Copy nothing from the entries below except the lines from the one containing "Rustic Wedding Cakes London" through the one containing "Namiot Altana Pawilon", and copy those exactly.

Dataset:
= = = = = = =

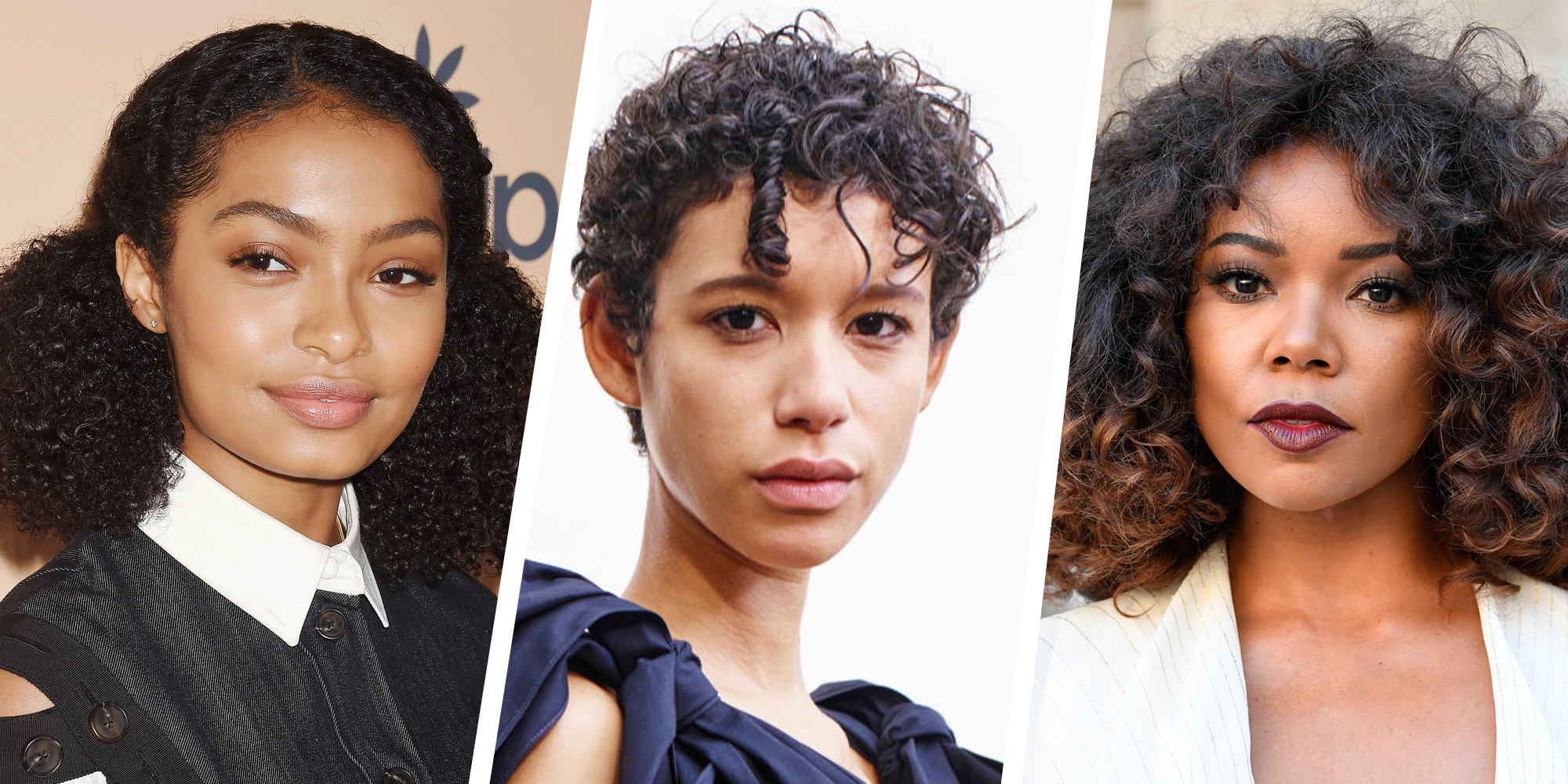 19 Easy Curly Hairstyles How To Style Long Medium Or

= = = = = = =

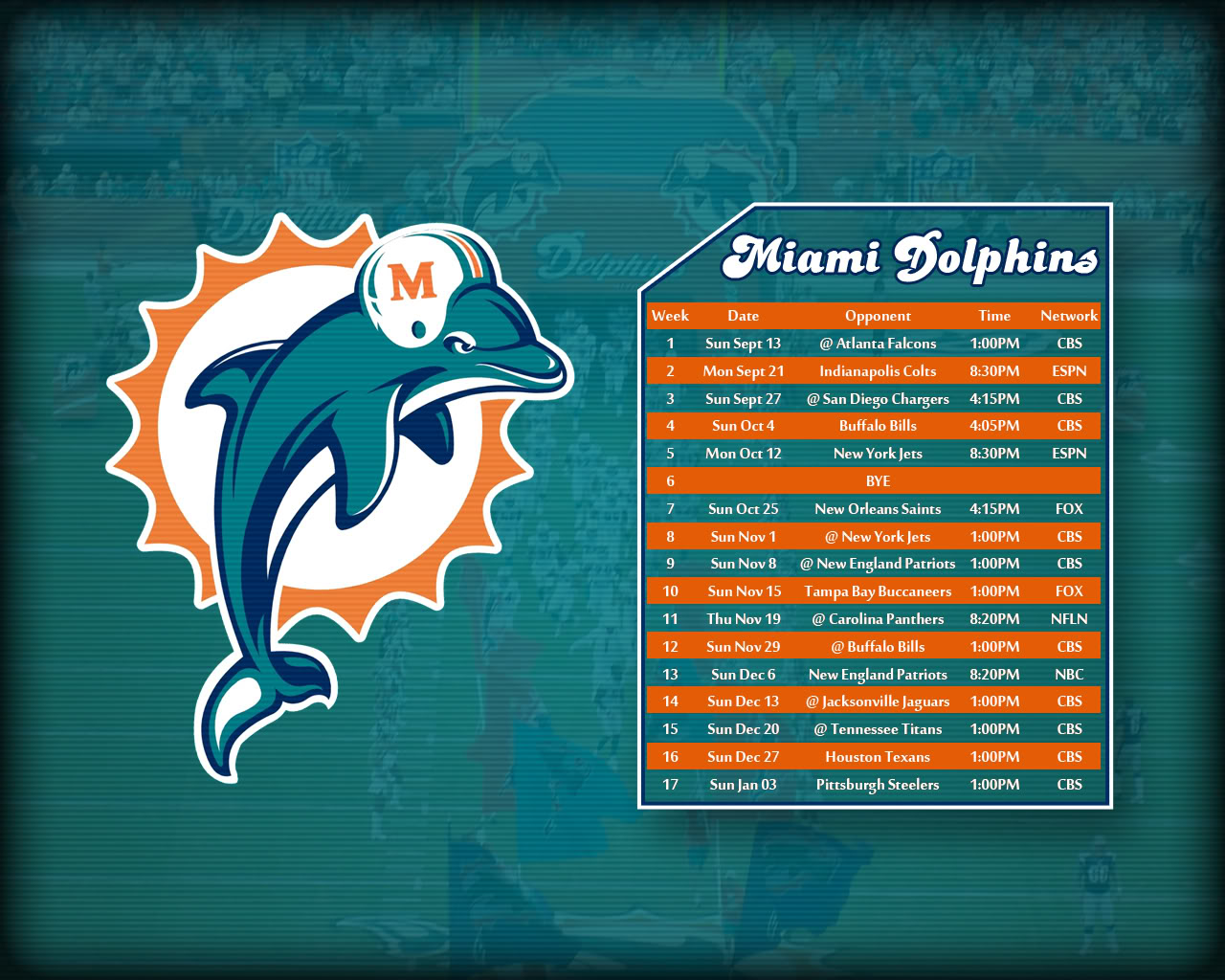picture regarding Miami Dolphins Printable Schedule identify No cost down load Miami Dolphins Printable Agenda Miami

= = = = = = =

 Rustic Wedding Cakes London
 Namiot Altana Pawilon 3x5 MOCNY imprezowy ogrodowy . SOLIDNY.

= = = = = = =

Answer to this problem:
 Rustic Wedding Cakes London
 Namiot Altana Pawilon 3x5 MOCNY imprezowy ogrodowy . SOLIDNY.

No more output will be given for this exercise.